## Tugas Soal A
Dalam bacaan tentang dakwah bil qolam, siapa yang disebut sebagai contoh ulama yang menulis dalam ilmu tafsir?
## Tugas Soal B
Tuliskan ulang dengan persis sebagian bacaan tentang dakwah bil qolam. Mulailah dari kata-kata yang memuat "Al-’ilmu shaydun wa", lalu berhentilah setelah "(terutama da’i politis).".

## Teks Bacaan
Senin, 24 September 2012

DAKWAH BIL QOLAM




Ust.Ach.Hefni Zain

Al-’ilmu shaydun wa al-kitabu qayduhu
ilmu itu bagai hewan liar dan tulisanlah tali kekangnya (maqolah)


Pendahuluan
Banyak media yang bisa digunakan dalam berdakwah, antara lain lisan dan tulisan. Artinya dunia tulis sesungguhnya merupakan aspek tak terpisahkan dari dakwah, namun faktanya, dakwah bil qolam selama ini menjadi dimensi yang paling langka dijumpai, penyebabnya para aktivis dakwah kurang memiliki kemampuan atau tepatnya kemauan untuk menulis, karena itu perlu ada komunitas juru dakwah yang khusus berkonsentrasi dalam karya tulis, hal ini penting mengingat begitu timpangnya antara komposisi jumlah da’i penulis dengan da’i non penulis (terutama da’i politis).
Tradisi menulis dikalangan umat Islam sejatinya telah dirintis dan dilakukan sejak abad pertengahan oleh para ulama, mubaligh dan mujtahid besar, misalnya As-Syuyuti dalam ilmu tafsir, Al-Gazali  dalam ilmu filsafat dan tasawuf, Ibnu Khaldun dalam sosiologi. Ini semua merupakan bukti otentik bahwa dikalangan ulama terdahulu telah berkembang tradisi menulis yang sangat kuat.

## Daftar Item
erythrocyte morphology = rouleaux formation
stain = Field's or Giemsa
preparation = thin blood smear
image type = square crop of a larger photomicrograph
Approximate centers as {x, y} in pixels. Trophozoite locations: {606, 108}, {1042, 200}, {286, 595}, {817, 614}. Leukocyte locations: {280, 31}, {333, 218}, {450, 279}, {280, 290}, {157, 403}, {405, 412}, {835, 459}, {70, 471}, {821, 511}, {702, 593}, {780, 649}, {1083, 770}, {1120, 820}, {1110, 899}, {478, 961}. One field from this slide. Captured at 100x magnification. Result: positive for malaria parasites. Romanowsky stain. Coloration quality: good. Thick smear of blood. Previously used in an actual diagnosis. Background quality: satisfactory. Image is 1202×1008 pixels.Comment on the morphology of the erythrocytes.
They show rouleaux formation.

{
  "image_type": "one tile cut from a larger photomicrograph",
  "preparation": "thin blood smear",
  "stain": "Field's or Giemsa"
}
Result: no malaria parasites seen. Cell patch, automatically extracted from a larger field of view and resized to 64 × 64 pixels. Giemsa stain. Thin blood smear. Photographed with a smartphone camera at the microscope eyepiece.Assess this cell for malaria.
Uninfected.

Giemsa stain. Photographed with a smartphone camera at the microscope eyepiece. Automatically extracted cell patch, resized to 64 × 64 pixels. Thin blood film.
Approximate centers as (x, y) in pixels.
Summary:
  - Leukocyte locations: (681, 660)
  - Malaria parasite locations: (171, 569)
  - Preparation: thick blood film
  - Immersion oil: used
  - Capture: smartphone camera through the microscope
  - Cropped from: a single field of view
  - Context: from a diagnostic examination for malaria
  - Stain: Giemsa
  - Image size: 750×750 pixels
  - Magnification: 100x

## Jawaban Latihan A
As-Syuyuti.

## Jawaban Latihan B
Al-’ilmu shaydun wa al-kitabu qayduhu
ilmu itu bagai hewan liar dan tulisanlah tali kekangnya (maqolah)


Pendahuluan
Banyak media yang bisa digunakan dalam berdakwah, antara lain lisan dan tulisan. Artinya dunia tulis sesungguhnya merupakan aspek tak terpisahkan dari dakwah, namun faktanya, dakwah bil qolam selama ini menjadi dimensi yang paling langka dijumpai, penyebabnya para aktivis dakwah kurang memiliki kemampuan atau tepatnya kemauan untuk menulis, karena itu perlu ada komunitas juru dakwah yang khusus berkonsentrasi dalam karya tulis, hal ini penting mengingat begitu timpangnya antara komposisi jumlah da’i penulis dengan da’i non penulis (terutama da’i politis).